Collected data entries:
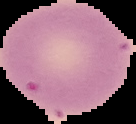
Summary:
  - Malaria status: uninfected
  - Image type: segmented cell region with the area outside set to black
  - Image size: 136×124 pixels
  - Preparation: thin blood smear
State the blood parasite species.
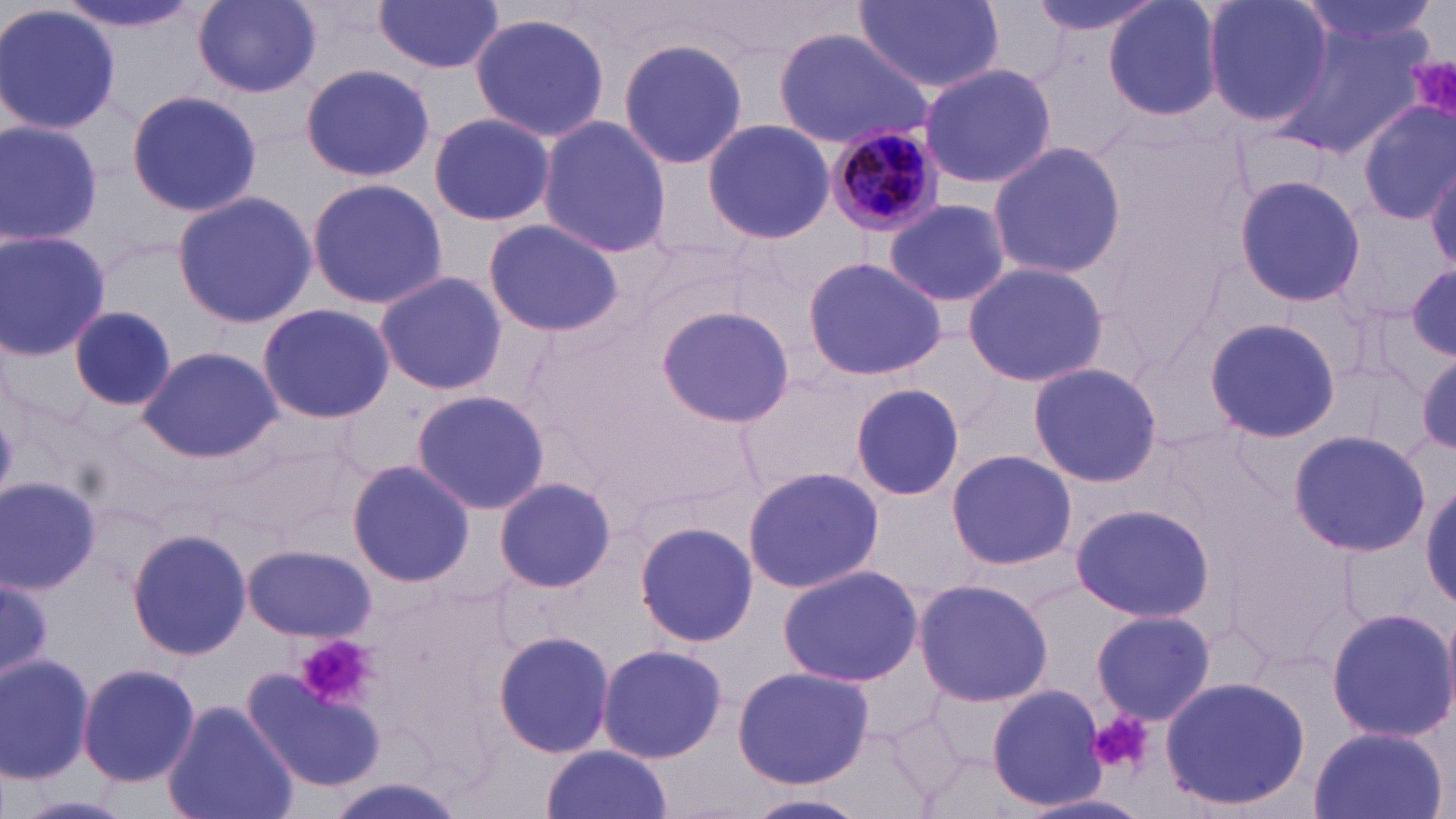

Plasmodium malariae.

preparation = thin blood film
uninfected red blood cell locations = approximate bounding boxes as (x1, y1, x2, y2) in pixels: (53, 0, 203, 36), (192, 0, 322, 96), (374, 0, 505, 75), (855, 0, 1005, 92), (1022, 0, 1173, 42), (1101, 0, 1226, 124), (1200, 0, 1334, 129), (1295, 0, 1436, 60), (0, 3, 121, 137), (468, 12, 611, 141), (1281, 15, 1433, 157), (772, 27, 932, 150), (618, 36, 751, 174), (918, 62, 1058, 191), (300, 63, 437, 184), (124, 88, 262, 215), (1357, 101, 1456, 225), (426, 113, 557, 226), (536, 116, 672, 257), (0, 119, 103, 245), (703, 119, 836, 244), (986, 139, 1127, 280), (1427, 158, 1456, 271), (1232, 174, 1363, 305), (305, 177, 447, 311), (172, 191, 318, 327), (884, 198, 1011, 308), (481, 218, 625, 338), (0, 231, 111, 358), (803, 257, 947, 381), (961, 261, 1108, 388), (1402, 265, 1456, 369), (373, 272, 508, 395), (257, 302, 396, 425), (70, 304, 176, 414), (655, 306, 795, 428), (1204, 315, 1343, 444), (137, 346, 280, 463), (1027, 362, 1164, 487), (850, 382, 964, 502), (411, 390, 552, 516), (1288, 431, 1428, 556), (946, 448, 1076, 570), (346, 460, 474, 587), (741, 465, 884, 595), (0, 476, 101, 592), (492, 477, 617, 593), (1422, 477, 1456, 612), (1068, 504, 1215, 623), (634, 521, 759, 648), (127, 528, 252, 661), (242, 544, 375, 640), (774, 564, 924, 686), (0, 576, 54, 682), (914, 578, 1054, 708), (1325, 606, 1456, 742), (1091, 609, 1216, 724), (493, 630, 618, 757), (597, 642, 728, 762), (0, 652, 97, 784), (77, 662, 200, 787), (732, 665, 877, 788), (249, 670, 386, 791), (1160, 674, 1312, 814), (986, 684, 1105, 809), (162, 700, 299, 819), (1308, 726, 1447, 819), (540, 744, 674, 819), (743, 791, 874, 819), (1015, 792, 1155, 819), (14, 794, 132, 818)
magnification = 1000x
stain = May-Grünwald-Giemsa
Plasmodium malariae-infected red blood cell locations = approximate bounding boxes as (x1, y1, x2, y2) in pixels: (825, 120, 950, 242)
modality = light microscopy
field of view = one of a larger specimen
image size = 1456×819 pixels
platelet locations = approximate bounding boxes as (x1, y1, x2, y2) in pixels: (1405, 56, 1456, 132), (296, 635, 376, 708), (1091, 711, 1153, 775)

• [EXERCISE OBJECTIVE]: Quote only what lies between the first line of the records and the line containing "stain = May-Grünwald-Giemsa", please, including both lines and excluding images.

• [RESPONSE TO THE TASK]:
Summary:
  - Malaria status: uninfected
  - Image type: segmented cell region with the area outside set to black
  - Image size: 136×124 pixels
  - Preparation: thin blood smear
State the blood parasite species.

Plasmodium malariae.

preparation = thin blood film
uninfected red blood cell locations = approximate bounding boxes as (x1, y1, x2, y2) in pixels: (53, 0, 203, 36), (192, 0, 322, 96), (374, 0, 505, 75), (855, 0, 1005, 92), (1022, 0, 1173, 42), (1101, 0, 1226, 124), (1200, 0, 1334, 129), (1295, 0, 1436, 60), (0, 3, 121, 137), (468, 12, 611, 141), (1281, 15, 1433, 157), (772, 27, 932, 150), (618, 36, 751, 174), (918, 62, 1058, 191), (300, 63, 437, 184), (124, 88, 262, 215), (1357, 101, 1456, 225), (426, 113, 557, 226), (536, 116, 672, 257), (0, 119, 103, 245), (703, 119, 836, 244), (986, 139, 1127, 280), (1427, 158, 1456, 271), (1232, 174, 1363, 305), (305, 177, 447, 311), (172, 191, 318, 327), (884, 198, 1011, 308), (481, 218, 625, 338), (0, 231, 111, 358), (803, 257, 947, 381), (961, 261, 1108, 388), (1402, 265, 1456, 369), (373, 272, 508, 395), (257, 302, 396, 425), (70, 304, 176, 414), (655, 306, 795, 428), (1204, 315, 1343, 444), (137, 346, 280, 463), (1027, 362, 1164, 487), (850, 382, 964, 502), (411, 390, 552, 516), (1288, 431, 1428, 556), (946, 448, 1076, 570), (346, 460, 474, 587), (741, 465, 884, 595), (0, 476, 101, 592), (492, 477, 617, 593), (1422, 477, 1456, 612), (1068, 504, 1215, 623), (634, 521, 759, 648), (127, 528, 252, 661), (242, 544, 375, 640), (774, 564, 924, 686), (0, 576, 54, 682), (914, 578, 1054, 708), (1325, 606, 1456, 742), (1091, 609, 1216, 724), (493, 630, 618, 757), (597, 642, 728, 762), (0, 652, 97, 784), (77, 662, 200, 787), (732, 665, 877, 788), (249, 670, 386, 791), (1160, 674, 1312, 814), (986, 684, 1105, 809), (162, 700, 299, 819), (1308, 726, 1447, 819), (540, 744, 674, 819), (743, 791, 874, 819), (1015, 792, 1155, 819), (14, 794, 132, 818)
magnification = 1000x
stain = May-Grünwald-Giemsa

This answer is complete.